Do book banners sincerely think the books they are banning are harmful? I mean, some probably do. (Some are just trying to exercise power and eliminate ideas they don’t like.) But even those with sincere objections to books’ content are eliminating others’ agency to choose for themselves. They’re eliminating those students’ access to experience that will allow them to grow, to understand experiences and perspectives other than their own.[fn1]
(3) The Mormon Creed
In 1842, William Smith, editor of the Wasp, published what he termed the “Mormon Creed”: “To mind their own business, and let every body else, do likewise. PUBLISH this, ye Editors, who boast of equal rights and privileges.”
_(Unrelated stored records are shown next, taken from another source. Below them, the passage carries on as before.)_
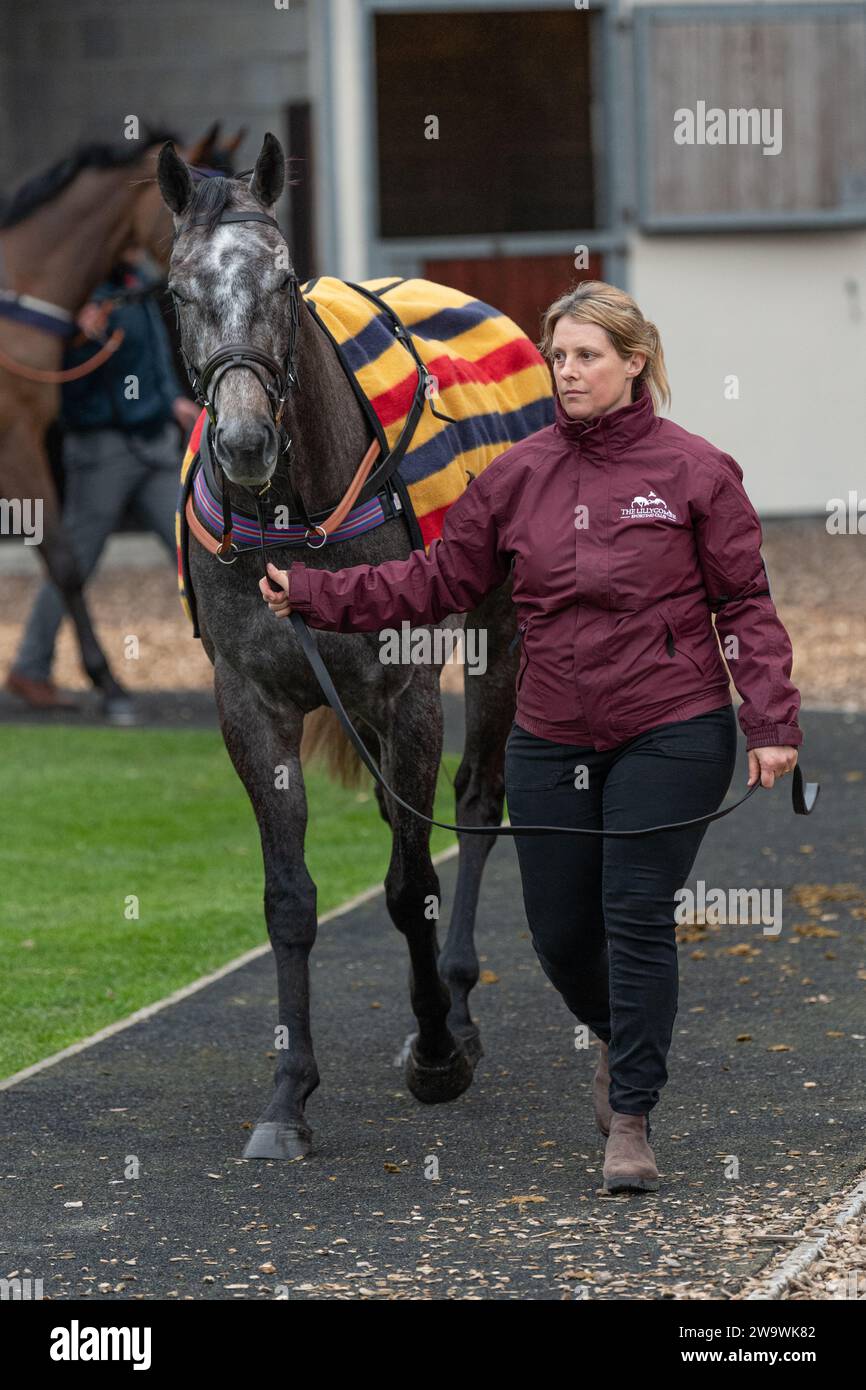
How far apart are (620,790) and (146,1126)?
146 cm

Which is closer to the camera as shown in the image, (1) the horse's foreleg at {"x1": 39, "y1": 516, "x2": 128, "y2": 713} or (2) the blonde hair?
(2) the blonde hair

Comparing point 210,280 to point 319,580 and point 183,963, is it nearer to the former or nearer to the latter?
point 319,580

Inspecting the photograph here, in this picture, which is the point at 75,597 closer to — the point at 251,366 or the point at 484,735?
the point at 484,735

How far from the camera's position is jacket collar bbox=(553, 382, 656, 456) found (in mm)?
4027

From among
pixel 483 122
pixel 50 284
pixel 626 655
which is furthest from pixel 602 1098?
pixel 483 122

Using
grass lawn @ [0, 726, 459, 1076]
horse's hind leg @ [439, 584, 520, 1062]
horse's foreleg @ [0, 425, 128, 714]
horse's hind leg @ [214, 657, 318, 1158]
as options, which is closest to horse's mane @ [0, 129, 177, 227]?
horse's foreleg @ [0, 425, 128, 714]

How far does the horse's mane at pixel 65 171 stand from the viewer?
32.2 feet

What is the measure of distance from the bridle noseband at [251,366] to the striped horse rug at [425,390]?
0.38 metres

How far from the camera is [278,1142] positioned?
4.46m

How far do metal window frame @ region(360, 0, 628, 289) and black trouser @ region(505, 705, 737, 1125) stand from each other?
10.6m

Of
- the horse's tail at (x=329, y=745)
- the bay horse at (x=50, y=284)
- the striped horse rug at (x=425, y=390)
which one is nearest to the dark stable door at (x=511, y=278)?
the bay horse at (x=50, y=284)

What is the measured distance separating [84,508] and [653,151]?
19.3ft

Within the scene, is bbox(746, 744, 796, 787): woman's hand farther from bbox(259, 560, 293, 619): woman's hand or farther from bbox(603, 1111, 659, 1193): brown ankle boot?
bbox(259, 560, 293, 619): woman's hand

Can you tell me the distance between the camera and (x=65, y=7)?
16422 mm
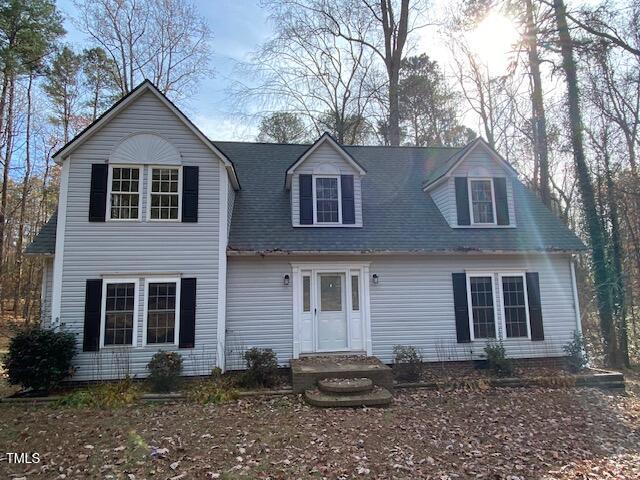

We would do well, in this case of book banning, to follow Smith’s advice. If you don’t want your child reading something, that’s your business. I may well think it’s a terrible idea, but I’m not responsible for parenting your children.
But I didn’t delegate authority to you to decide what my children can read, what they can experience, and how they exercise their agency. Like my parents with me, I’ve never forbidden my children from reading anything. I want them to experience ideas I don’t have; I have my experience and my background to share, but I’m decades older than them and frankly haven’t followed young adult literature that closely. But librarians and teachers have helped them discover books that they truly love, books that have expanded their worldview and their experience, books that I, as their father, couldn’t have introduced them to because I haven’t read them.
So book banners: even if you don’t mind being remembered as the villain in history, even if you don’t take moral agency our our constitutional rights seriously, mind your own business. Let others mind theirs.
[fn1] In fact, one of the powers of books is that they allow us to experience things vicariously. I can learn about the consequences of actions without having to take those actions. I can learn what it is like to be in somebody else’s skin, for good and for bad.